## TASK 1
Answer these questions from the post about post-adoption life, one per line:
(a) How long can jet lag last when the time difference is 13 hours?
(b) Over how many years of marriage did the couple go through tough stuff?
(c) Which word spoken by the child is called "a sweet song of hope"?
## TASK 2
From the post about post-adoption life, extract the text between "We wake up at" and "prepared? Probably not.", inclusive.

## SELECTED PASSAGE
++++++++++++++++++++

This post may contain affiliate links. It is a way for this site to earn advertising fees by linking to certain products and/or services.
If you didn’t catch my most recent post, I shared the rest of our adoption journey to bring little man home. We are officially a family of three now and I am learning to navigate post-adoption life, as a new mom. It has been almost six weeks since we arrived back in the U.S., with our newest addition. We are all learning through this process. T is learning English and how to deal with this new environment. We are learning how to parent a toddler boy and how to continue to have a healthy marriage through it all.
Expectations vs. Reality of Post-Adoption Life
Even though you are preached to, throughout adoption training, to not have expectations, it is just the human thing to do. It is almost unavoidable. I do think the training was beneficial. At least when our expectations were not met, we weren’t surprised by it.
For example, I expected to get more sleep. Yes, I knew jet lag was real and it would most likely be harder on a toddler, than it was on us, but I didn’t really think it would last long (wrong). I thought toddlers slept through the night (wrong). The truth is that jet lag can last 2+ weeks, when the time difference is 13 hours. Also, not all (or even most) toddlers sleep through the night.
We wake up at least once a night. Even now, over a month since arriving home. Most of the time, T ends up in our bed, because it’s easier for us all to get back to sleep. Then, I wake up early, usually with a little foot in my face.
Navigating the Post-Adoption Marriage Waters
We knew that adding a child to our lives, would cause our marriage dynamic to change. Again, we read all the books and took all the classes. We were prepared. But are people who say that they are prepared, ever truly prepared? Probably not.
Fortunately (or unfortunately), we have been through some pretty tough stuff over the first four years of our marriage. The kind of stuff that makes your marriage stronger, if you stick it out. When agencies and different countries have rules on how long they want you to be married, before you can adopt, this is why. They want to know that the roller coaster experience of adopting a child, isn’t going to cause you to yell, fight, and get a divorce.
The way we communicate now is so much more important, than how we communicated before.
Slowly, but surely, we are figuring out what it looks like to be both a spouse and a parent. So far, nothing is on fire. That’s something.
The Joy of Post-Adoption Life
The one expectation that has consistently been met and even exceeded, is the joy I just knew I would feel, once we were home. Even in the hardest moments. Even when I just want to lock myself in the bathroom, for a moment alone. I am continuously reminded of that joy. Every “Mama!” is like a sweet song of hope. He is my answered prayer, in every way.
I didn’t give birth to him and he doesn’t have an ounce of my DNA, but he is my son. That love is real and like no other.
If you are going through the adoption process or have recently completed an adoption, hang in there Mama! It’s hard, but it is so so worth it!

++++++++++++++++++++

## EXCERPTED DATA
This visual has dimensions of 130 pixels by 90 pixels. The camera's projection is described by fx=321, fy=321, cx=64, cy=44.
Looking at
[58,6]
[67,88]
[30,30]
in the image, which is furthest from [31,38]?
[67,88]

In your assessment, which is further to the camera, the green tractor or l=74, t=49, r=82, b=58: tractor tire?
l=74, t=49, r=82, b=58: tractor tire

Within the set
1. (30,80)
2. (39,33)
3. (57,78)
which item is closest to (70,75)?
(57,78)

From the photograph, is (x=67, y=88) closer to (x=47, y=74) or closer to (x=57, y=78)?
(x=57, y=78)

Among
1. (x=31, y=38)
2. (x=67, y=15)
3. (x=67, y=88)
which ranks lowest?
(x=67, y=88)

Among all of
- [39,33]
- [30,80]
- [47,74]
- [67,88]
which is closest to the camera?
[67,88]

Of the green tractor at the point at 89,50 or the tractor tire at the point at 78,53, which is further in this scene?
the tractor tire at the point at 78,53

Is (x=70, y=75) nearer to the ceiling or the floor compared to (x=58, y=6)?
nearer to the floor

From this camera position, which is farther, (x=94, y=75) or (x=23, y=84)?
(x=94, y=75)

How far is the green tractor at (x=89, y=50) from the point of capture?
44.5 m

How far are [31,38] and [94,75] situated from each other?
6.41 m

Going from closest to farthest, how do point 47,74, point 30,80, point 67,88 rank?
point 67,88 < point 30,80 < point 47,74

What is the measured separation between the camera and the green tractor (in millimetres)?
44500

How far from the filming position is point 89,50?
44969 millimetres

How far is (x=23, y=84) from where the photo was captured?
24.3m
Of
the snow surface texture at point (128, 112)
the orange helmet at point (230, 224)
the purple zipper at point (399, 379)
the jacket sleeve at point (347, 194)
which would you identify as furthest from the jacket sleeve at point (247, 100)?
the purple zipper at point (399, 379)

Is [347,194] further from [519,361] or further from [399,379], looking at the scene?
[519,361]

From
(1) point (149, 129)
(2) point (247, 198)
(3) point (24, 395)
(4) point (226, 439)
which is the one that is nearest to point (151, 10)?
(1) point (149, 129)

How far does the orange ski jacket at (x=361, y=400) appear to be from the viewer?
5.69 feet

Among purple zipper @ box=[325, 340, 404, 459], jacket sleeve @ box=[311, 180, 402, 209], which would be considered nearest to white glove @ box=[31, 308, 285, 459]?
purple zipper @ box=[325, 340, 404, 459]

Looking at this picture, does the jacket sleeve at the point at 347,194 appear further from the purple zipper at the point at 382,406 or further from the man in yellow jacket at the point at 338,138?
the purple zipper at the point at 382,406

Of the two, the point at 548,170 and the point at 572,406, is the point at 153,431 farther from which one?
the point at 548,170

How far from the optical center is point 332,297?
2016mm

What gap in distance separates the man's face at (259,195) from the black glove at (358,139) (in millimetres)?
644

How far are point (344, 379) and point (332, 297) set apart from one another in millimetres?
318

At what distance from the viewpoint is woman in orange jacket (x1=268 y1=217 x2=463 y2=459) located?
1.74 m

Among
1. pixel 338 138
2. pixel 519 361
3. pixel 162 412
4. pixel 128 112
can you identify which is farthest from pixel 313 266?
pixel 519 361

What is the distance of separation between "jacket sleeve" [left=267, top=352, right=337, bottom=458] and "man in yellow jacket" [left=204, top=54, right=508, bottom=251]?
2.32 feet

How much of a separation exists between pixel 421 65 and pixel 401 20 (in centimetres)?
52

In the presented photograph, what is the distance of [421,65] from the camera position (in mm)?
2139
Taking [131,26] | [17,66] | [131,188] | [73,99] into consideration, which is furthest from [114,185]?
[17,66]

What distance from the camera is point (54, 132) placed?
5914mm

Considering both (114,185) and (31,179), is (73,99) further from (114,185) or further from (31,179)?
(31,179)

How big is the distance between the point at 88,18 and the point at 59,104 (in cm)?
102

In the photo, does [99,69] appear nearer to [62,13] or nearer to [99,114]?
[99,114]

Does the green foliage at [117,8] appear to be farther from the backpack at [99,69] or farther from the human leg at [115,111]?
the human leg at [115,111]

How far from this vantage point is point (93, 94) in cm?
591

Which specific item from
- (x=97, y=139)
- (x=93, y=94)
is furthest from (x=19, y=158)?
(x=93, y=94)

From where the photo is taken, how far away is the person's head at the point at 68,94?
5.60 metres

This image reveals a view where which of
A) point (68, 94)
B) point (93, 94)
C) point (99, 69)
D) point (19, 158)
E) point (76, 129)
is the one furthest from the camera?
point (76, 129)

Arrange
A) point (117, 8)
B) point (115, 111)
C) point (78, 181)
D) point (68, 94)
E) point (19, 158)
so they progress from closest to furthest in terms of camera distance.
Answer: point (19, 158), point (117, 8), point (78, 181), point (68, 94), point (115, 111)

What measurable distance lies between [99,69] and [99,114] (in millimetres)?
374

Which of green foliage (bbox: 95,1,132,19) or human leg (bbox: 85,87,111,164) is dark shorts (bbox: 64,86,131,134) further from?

++++++++++++++++++++

## ANSWER SPACE 1
(a) 2+ weeks
(b) Four years
(c) "Mama!"

## ANSWER SPACE 2
We wake up at least once a night. Even now, over a month since arriving home. Most of the time, T ends up in our bed, because it’s easier for us all to get back to sleep. Then, I wake up early, usually with a little foot in my face.
Navigating the Post-Adoption Marriage Waters
We knew that adding a child to our lives, would cause our marriage dynamic to change. Again, we read all the books and took all the classes. We were prepared. But are people who say that they are prepared, ever truly prepared? Probably not.